8 Mart 2009 Pazar

AMES (Afili Meslek Erbabı Sendromu)

"Cabin crew take off position"

Bu cümleyi anlamam sanırım bir kaç yılımı aldı!! Buradan tüm pilotlara seslenmek istiyorum. Bilindiği üzere pilotlar; oldukça kaliteli eğitimlerden geçen kültürlü insanlar. Eh tamam anladık mesleğin getirisi olan belli bir karizma durumu var (yiğidi öldür hakkını yeme) Ama boşvermişlik, karizmatiklik de bir yere kadar değil mi a be sevgili pilotlar! Tek bir pilotun bile mi İngilizcesi güzel ve anlaşılır olmaz, hepsi mi korkunç bir aksanla konuşur ve kelimeleri mırıl mırıl, ağızlarının içinde söylerler. Olmaz, olamaz imkansız derler adama. O zaman geriye tek bir açıklama kalır:
"afilli meslek erbabı sendromu"

Bu sendromdan muzdarip kişiler, diplomayı ellerine aldıkları günden itibaren deplasmandaki zorlu bir maçı 3-0 kazanmış futbolcu moduna girerler. Maçta başarılı olduğunun gayet bilincinde olan ve kendisine döndürülecek 38 mikrofonu ön gören maçın favori adamı; yöneltilen sorulara hep böyle bir yarım yamalak, hep bir nefes nefese, mırıl mırıl cevap verir. İşin kötüsü o kadar iyi oynamış ve o anda yorgunluğu gözlerinden o kadar net okunur ki kızamassınız da artistliğine :)
***

İşte bu sendromun, yolcular üzerinde bıraktığı etki yüzünden, yıllar yılı yazımın başında bahsi geçen cümle "kebin kru teiiiyoof poss.." şeklinde kulağıma çalındı. Hoş; biraz mantık, biraz google yardımıyla boşluklar tamamlandı ama gel gelelim bir cümleyi dahi bitirmeye üşenen ingilizce konuşan pilot profilinin gizemi içimde bir uktedir kaldı.
Hele ki o ilk kalkış yapıldıktan sonra ki, donuk bir ses tonu ve vurgu yoksunluğuyla yapılan bilgi verici konuşmalar vardır ya işte şu yükseklikte uçuyoruz, hava sıcaklığı şu kadar gibilerinden. Dikkat edin ingilizce versiyonları daha da kısadır ve pilotta adeta "yaauu şunları da zaten zorunluluktan söylüyorum, bitse de gitsek" şeklinde bir hava vardır. Tam da bu sebepten; gece nöbetinin son dakikalarında, huysuz hasta yakınına dert anlatmaya çalışan veya verdiği reçeteyi acaba kril alfabesiyle mi yazdı diye düşündürten baymış doktor profilini de andırırlar.

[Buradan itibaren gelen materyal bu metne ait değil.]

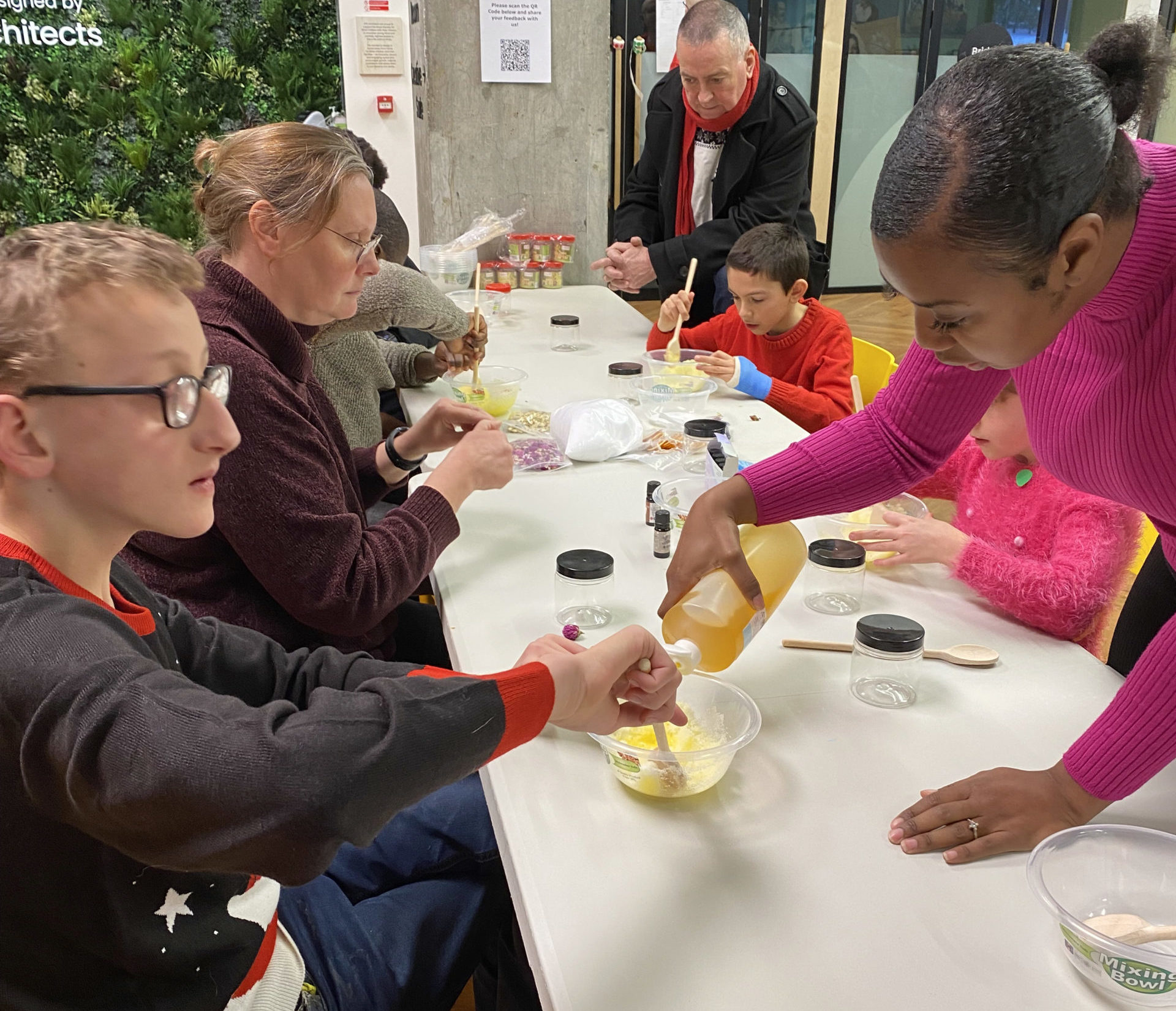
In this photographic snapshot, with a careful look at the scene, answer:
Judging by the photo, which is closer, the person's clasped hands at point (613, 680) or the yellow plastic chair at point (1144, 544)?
the person's clasped hands at point (613, 680)

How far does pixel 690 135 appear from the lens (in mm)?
3652

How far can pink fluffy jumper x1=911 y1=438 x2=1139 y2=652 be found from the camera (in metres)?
1.39

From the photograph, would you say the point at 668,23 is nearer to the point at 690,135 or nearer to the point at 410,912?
the point at 690,135

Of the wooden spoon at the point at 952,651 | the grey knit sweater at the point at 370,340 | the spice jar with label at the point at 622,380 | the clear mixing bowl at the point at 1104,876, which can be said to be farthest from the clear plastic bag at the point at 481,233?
the clear mixing bowl at the point at 1104,876

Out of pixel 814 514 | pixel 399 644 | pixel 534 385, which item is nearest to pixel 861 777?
pixel 814 514

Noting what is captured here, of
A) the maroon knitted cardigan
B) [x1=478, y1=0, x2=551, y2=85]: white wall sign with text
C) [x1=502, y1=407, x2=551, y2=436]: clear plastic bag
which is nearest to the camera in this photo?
the maroon knitted cardigan

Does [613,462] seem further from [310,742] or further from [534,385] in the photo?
[310,742]

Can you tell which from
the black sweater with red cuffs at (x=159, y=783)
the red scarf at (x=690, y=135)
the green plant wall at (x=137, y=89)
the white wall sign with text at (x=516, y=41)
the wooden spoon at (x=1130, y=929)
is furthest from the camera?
the green plant wall at (x=137, y=89)

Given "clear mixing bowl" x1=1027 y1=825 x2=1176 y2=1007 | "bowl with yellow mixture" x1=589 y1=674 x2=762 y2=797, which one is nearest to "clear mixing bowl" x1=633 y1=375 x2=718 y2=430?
"bowl with yellow mixture" x1=589 y1=674 x2=762 y2=797

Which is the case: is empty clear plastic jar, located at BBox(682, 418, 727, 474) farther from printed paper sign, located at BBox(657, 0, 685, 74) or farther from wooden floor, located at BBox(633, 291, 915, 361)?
wooden floor, located at BBox(633, 291, 915, 361)

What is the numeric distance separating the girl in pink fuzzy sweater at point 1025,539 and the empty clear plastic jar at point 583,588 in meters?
0.44

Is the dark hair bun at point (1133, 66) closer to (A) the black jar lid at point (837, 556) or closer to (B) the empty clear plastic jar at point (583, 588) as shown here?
(A) the black jar lid at point (837, 556)

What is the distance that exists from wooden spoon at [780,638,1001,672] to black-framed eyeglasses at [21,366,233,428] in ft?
2.75

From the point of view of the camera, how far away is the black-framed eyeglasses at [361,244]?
62.1 inches
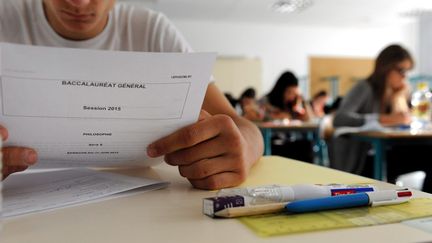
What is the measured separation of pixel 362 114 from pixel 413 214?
2113 mm

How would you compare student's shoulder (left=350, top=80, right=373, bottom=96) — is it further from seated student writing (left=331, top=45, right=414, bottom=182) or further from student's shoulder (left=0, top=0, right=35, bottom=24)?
student's shoulder (left=0, top=0, right=35, bottom=24)

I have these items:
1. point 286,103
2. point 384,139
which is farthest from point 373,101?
point 286,103

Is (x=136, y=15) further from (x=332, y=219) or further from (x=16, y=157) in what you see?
(x=332, y=219)

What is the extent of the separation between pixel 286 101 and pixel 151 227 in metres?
3.75

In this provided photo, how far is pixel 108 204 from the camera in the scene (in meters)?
0.42

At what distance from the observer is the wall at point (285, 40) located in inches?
262

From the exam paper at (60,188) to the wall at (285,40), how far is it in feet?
19.6

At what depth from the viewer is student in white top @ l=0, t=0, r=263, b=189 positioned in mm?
483

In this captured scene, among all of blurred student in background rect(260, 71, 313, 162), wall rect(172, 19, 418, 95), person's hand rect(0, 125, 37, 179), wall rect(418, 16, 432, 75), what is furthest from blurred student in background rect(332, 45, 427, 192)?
wall rect(418, 16, 432, 75)

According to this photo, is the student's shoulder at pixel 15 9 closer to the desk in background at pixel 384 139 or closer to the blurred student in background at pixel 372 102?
the desk in background at pixel 384 139

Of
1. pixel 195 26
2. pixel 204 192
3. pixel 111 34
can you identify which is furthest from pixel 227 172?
pixel 195 26

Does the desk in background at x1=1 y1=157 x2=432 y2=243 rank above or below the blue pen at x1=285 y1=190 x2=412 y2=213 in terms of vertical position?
below

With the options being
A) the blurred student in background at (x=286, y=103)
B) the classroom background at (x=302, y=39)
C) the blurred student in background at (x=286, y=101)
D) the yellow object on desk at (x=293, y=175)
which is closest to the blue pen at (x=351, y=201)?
the yellow object on desk at (x=293, y=175)

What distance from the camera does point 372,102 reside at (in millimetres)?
2314
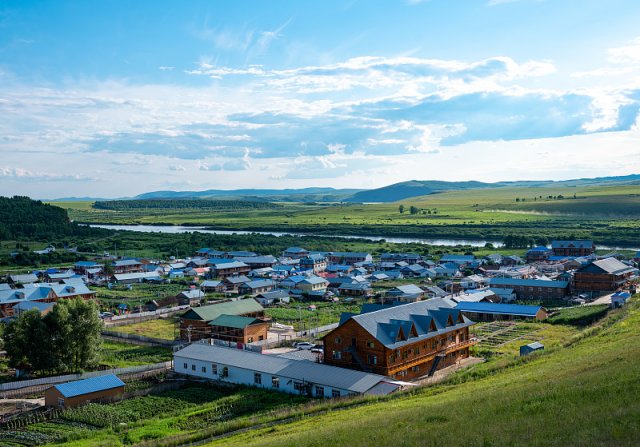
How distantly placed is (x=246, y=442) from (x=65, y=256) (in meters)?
83.8

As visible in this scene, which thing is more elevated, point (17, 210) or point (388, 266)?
point (17, 210)

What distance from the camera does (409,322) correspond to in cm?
3075

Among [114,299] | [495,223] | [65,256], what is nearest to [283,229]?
[495,223]

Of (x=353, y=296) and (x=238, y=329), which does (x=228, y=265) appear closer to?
(x=353, y=296)

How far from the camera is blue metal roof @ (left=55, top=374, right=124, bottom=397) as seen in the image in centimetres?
2641

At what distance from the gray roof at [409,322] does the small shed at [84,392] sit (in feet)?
39.5

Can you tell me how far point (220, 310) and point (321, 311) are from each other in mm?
13018

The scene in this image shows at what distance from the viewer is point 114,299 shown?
2431 inches

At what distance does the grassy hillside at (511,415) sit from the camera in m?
12.4

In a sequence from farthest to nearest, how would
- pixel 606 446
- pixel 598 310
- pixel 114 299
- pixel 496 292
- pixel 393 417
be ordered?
pixel 114 299
pixel 496 292
pixel 598 310
pixel 393 417
pixel 606 446

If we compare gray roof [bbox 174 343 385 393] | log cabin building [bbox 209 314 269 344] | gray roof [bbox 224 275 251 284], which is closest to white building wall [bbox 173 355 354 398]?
gray roof [bbox 174 343 385 393]

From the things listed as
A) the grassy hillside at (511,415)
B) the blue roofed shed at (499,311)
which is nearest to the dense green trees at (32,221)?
the blue roofed shed at (499,311)

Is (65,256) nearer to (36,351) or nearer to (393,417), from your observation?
(36,351)

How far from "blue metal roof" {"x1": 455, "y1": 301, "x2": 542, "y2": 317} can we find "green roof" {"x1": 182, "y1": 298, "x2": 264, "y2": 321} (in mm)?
17455
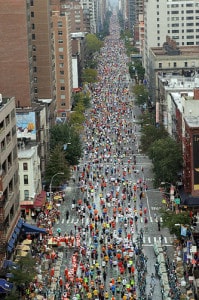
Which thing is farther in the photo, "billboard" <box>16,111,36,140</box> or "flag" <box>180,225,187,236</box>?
"billboard" <box>16,111,36,140</box>

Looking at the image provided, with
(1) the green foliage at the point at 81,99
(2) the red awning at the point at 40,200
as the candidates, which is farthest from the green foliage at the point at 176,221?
(1) the green foliage at the point at 81,99

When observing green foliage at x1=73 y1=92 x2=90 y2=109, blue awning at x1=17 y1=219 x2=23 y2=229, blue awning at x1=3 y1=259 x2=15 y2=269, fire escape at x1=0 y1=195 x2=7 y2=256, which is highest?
fire escape at x1=0 y1=195 x2=7 y2=256

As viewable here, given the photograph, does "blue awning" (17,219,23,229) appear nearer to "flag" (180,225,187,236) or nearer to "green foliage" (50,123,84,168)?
"flag" (180,225,187,236)

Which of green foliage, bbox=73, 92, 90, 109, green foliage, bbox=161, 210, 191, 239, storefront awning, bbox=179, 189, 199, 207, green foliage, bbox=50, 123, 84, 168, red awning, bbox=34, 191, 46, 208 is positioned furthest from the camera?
green foliage, bbox=73, 92, 90, 109

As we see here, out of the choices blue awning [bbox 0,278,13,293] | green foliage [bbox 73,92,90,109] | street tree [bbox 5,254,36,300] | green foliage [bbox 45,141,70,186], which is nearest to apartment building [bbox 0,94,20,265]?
street tree [bbox 5,254,36,300]

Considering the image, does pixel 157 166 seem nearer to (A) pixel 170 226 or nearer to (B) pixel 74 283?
(A) pixel 170 226

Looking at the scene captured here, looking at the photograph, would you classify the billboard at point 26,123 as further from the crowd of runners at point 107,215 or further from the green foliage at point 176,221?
the green foliage at point 176,221

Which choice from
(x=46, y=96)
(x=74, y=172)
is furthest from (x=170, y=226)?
(x=46, y=96)
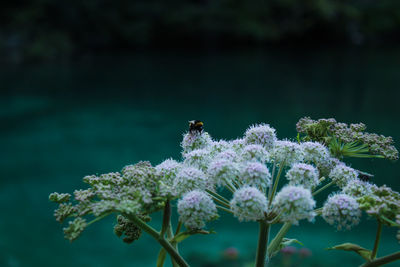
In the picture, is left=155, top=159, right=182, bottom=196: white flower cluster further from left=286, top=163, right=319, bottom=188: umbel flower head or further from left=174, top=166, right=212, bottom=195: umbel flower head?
left=286, top=163, right=319, bottom=188: umbel flower head

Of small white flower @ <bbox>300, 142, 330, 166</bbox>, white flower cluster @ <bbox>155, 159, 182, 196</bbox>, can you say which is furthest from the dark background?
white flower cluster @ <bbox>155, 159, 182, 196</bbox>

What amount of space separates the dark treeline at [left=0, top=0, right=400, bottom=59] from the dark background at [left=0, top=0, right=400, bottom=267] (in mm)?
68

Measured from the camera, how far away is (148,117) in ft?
35.0

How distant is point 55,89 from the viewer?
13.9m

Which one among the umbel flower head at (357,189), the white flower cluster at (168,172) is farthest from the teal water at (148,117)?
the white flower cluster at (168,172)

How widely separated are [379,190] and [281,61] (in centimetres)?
1793

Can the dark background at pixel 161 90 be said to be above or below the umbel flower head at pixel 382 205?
above

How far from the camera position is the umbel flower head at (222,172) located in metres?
1.05

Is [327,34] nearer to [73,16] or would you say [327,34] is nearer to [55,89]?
[73,16]

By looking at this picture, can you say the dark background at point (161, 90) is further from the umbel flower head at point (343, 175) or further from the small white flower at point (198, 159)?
the small white flower at point (198, 159)

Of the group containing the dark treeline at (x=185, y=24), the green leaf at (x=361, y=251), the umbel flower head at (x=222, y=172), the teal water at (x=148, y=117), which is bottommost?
the green leaf at (x=361, y=251)

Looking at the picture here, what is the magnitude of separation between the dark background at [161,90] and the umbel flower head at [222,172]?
96 cm

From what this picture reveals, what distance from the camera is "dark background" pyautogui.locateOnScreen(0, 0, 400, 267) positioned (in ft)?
17.2

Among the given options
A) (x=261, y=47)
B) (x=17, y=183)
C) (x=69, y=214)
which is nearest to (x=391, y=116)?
(x=17, y=183)
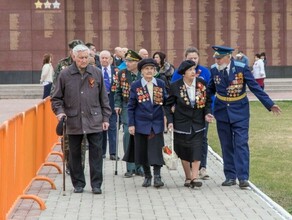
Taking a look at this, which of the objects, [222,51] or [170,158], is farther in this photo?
[222,51]

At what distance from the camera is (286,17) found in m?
47.5

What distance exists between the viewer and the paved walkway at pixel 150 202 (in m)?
11.7

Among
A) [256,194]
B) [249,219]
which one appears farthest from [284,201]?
[249,219]

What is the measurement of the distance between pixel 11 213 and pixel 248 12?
35500 mm

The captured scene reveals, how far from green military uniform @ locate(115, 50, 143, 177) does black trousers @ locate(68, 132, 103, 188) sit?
5.44 feet

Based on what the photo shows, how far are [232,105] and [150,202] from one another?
2.33m

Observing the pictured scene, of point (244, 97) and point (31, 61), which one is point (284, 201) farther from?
point (31, 61)

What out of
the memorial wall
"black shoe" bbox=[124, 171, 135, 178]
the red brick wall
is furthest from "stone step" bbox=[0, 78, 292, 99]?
"black shoe" bbox=[124, 171, 135, 178]

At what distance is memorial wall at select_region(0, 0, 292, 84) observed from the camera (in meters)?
42.9

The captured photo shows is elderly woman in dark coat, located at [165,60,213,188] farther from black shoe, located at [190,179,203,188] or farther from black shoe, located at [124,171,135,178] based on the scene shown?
black shoe, located at [124,171,135,178]

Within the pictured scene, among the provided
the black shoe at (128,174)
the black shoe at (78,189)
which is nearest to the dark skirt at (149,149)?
the black shoe at (128,174)

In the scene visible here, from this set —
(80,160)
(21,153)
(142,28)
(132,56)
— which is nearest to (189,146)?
(80,160)

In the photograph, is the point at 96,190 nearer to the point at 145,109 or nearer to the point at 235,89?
the point at 145,109

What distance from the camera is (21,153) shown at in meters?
12.7
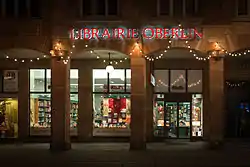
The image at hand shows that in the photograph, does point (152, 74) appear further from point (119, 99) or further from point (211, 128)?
point (211, 128)

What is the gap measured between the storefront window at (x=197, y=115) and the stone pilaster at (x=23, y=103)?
9335mm

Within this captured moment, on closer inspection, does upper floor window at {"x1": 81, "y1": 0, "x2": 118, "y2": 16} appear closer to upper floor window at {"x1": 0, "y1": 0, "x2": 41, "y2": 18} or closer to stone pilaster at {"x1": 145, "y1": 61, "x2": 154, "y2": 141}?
upper floor window at {"x1": 0, "y1": 0, "x2": 41, "y2": 18}

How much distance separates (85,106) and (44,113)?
2.49m

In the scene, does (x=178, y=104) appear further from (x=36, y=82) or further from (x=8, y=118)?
(x=8, y=118)

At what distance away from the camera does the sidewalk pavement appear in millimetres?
17688

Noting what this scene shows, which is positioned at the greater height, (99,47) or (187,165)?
(99,47)

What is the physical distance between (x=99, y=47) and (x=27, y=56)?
5479 mm

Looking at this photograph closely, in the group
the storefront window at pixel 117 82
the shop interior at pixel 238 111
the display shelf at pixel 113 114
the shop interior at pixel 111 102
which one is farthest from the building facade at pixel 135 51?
the shop interior at pixel 238 111

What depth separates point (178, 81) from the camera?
Result: 2738 centimetres

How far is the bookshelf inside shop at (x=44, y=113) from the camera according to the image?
90.5ft

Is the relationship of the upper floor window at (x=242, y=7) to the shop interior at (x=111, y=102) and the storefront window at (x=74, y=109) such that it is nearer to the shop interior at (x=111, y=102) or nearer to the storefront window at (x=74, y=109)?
the shop interior at (x=111, y=102)

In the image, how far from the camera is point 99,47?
2291cm

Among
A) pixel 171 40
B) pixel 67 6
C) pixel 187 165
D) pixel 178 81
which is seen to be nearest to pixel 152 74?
pixel 178 81

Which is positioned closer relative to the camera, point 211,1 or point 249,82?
point 211,1
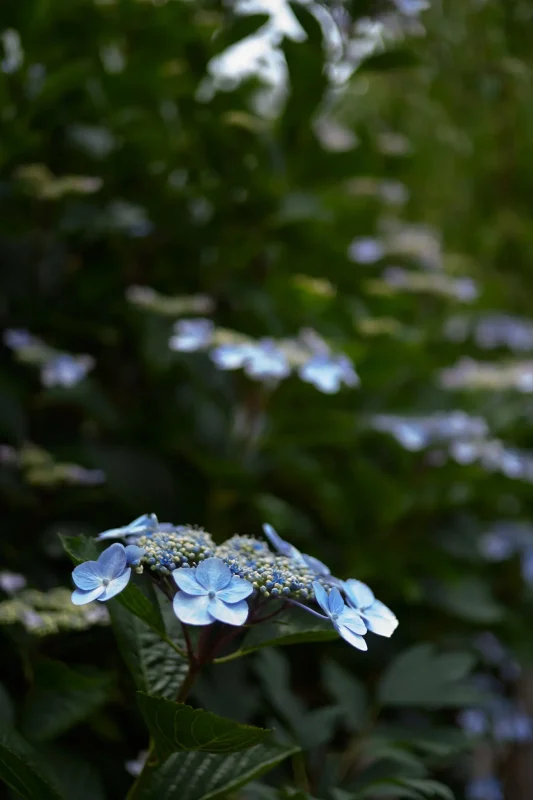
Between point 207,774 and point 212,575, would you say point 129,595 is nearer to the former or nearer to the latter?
point 212,575

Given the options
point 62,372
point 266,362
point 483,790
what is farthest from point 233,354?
point 483,790

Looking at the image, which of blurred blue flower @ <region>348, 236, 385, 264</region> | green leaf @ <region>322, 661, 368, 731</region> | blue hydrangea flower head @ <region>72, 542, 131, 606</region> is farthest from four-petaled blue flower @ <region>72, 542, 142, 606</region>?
blurred blue flower @ <region>348, 236, 385, 264</region>

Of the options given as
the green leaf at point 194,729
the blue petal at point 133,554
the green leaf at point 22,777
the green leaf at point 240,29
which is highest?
the green leaf at point 240,29

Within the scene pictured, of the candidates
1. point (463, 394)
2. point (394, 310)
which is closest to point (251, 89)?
point (394, 310)

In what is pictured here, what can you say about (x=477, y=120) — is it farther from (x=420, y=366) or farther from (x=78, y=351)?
(x=78, y=351)

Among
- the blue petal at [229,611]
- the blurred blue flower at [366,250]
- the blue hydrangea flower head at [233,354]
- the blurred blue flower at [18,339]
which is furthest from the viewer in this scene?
the blurred blue flower at [366,250]

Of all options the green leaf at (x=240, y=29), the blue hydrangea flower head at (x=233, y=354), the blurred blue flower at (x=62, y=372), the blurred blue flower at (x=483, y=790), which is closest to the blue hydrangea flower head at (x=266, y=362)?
the blue hydrangea flower head at (x=233, y=354)

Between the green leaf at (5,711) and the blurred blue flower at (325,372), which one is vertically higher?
the blurred blue flower at (325,372)

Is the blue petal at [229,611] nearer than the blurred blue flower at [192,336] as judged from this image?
Yes

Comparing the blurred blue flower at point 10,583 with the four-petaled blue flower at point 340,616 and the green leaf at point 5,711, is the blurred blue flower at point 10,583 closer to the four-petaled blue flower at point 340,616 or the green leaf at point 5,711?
the green leaf at point 5,711
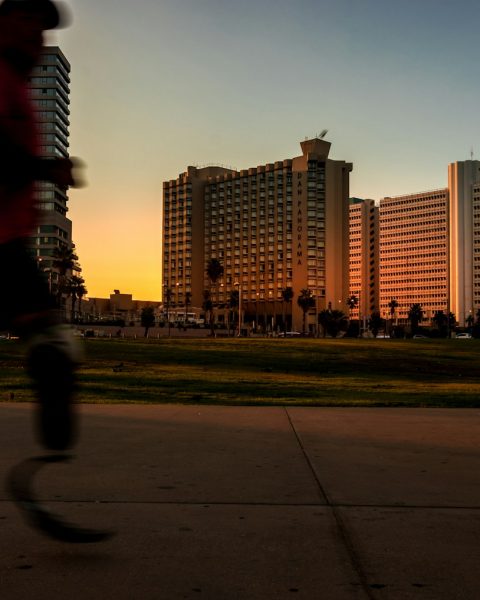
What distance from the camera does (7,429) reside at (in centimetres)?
838

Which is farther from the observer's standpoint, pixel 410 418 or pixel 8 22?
pixel 410 418

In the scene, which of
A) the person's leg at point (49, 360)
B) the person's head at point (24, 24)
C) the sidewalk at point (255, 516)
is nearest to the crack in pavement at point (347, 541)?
the sidewalk at point (255, 516)

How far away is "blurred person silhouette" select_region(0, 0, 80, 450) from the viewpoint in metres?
1.63

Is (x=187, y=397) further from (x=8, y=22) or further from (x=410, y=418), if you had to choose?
(x=8, y=22)

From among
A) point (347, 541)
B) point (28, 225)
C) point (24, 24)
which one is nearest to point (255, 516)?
point (347, 541)

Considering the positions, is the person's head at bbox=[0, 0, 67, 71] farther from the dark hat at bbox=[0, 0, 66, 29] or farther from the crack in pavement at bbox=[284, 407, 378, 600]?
the crack in pavement at bbox=[284, 407, 378, 600]

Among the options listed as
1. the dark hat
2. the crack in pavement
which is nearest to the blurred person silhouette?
the dark hat

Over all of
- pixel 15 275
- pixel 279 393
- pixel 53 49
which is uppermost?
pixel 53 49

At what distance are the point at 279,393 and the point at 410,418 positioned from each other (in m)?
5.33

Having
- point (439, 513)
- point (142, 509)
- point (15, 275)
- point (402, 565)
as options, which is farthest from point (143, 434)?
point (15, 275)

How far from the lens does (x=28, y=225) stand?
5.63ft

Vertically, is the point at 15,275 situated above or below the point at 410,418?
above

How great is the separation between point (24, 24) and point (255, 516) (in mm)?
3696

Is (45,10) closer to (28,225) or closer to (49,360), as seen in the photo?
(28,225)
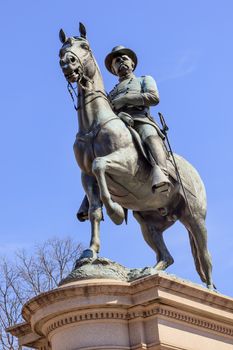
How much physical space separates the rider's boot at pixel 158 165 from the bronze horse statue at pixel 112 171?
166 millimetres

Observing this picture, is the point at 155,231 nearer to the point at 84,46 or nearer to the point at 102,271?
the point at 102,271

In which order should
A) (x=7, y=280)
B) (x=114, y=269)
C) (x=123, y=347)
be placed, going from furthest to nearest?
(x=7, y=280), (x=114, y=269), (x=123, y=347)

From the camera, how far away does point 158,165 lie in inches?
417

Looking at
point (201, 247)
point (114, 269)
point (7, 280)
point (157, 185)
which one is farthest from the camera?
point (7, 280)

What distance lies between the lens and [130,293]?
904 cm

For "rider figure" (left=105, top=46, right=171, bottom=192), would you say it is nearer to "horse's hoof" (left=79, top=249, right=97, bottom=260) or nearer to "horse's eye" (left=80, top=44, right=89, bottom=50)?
"horse's eye" (left=80, top=44, right=89, bottom=50)

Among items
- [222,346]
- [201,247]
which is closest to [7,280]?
[201,247]

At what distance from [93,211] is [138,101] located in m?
1.94

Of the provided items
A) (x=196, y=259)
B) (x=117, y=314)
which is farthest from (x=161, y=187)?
(x=117, y=314)

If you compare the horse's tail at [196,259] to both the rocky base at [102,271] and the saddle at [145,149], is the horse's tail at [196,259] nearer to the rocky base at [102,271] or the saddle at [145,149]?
the saddle at [145,149]

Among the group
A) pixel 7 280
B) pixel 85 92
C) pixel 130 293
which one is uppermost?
pixel 7 280

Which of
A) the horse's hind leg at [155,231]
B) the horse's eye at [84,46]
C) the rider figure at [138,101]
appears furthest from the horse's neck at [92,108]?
the horse's hind leg at [155,231]

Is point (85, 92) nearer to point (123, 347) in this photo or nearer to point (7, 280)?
point (123, 347)

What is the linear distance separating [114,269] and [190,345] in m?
1.24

İşin özü, bir yanım "ne bu havalar hajı(!)" demek istese de, bir yanım da için için -Burhan karakterinin sosyete hastalığı olarak gördüğü panik atak rahatsızlığına olan sempatisi gibi- "şu sendromu bizzat yaşamak vardı ya" diye imrenir.

Son söz: Doktor civanım, F4 pilotum, Tsubasam; 23 Nisan'da üçünüzden birinin koltuğunda gözüm var. Reçeteler hazırlana, emniyet kemerleri takıla, maçın ilk düdüğü çala dursun!

2 yorum:

  1. konuyla ilgili bi enstantanem var. abimin bi arkadaşı thy'de pilot. bi gün geç saat bi uçaktalar. önce normal anons yapılıyo:

    pilot: iyiakşamlar sayın yolcular ben kaptan pilotunuz xy şu anda xyz yükseklik ve yxz hızla uçuyoruz. şu anda bilmemnerde (gidecekleri yer işte) hava bilmemkaç derece. keyifli bir uçuş dileriz.

    (şimdi ingilizce anons yapıcak ama ulan kimsenin dinlediği yok zaten herkes uyuyo, çoğunluk da türk, ne kasıcam diyo)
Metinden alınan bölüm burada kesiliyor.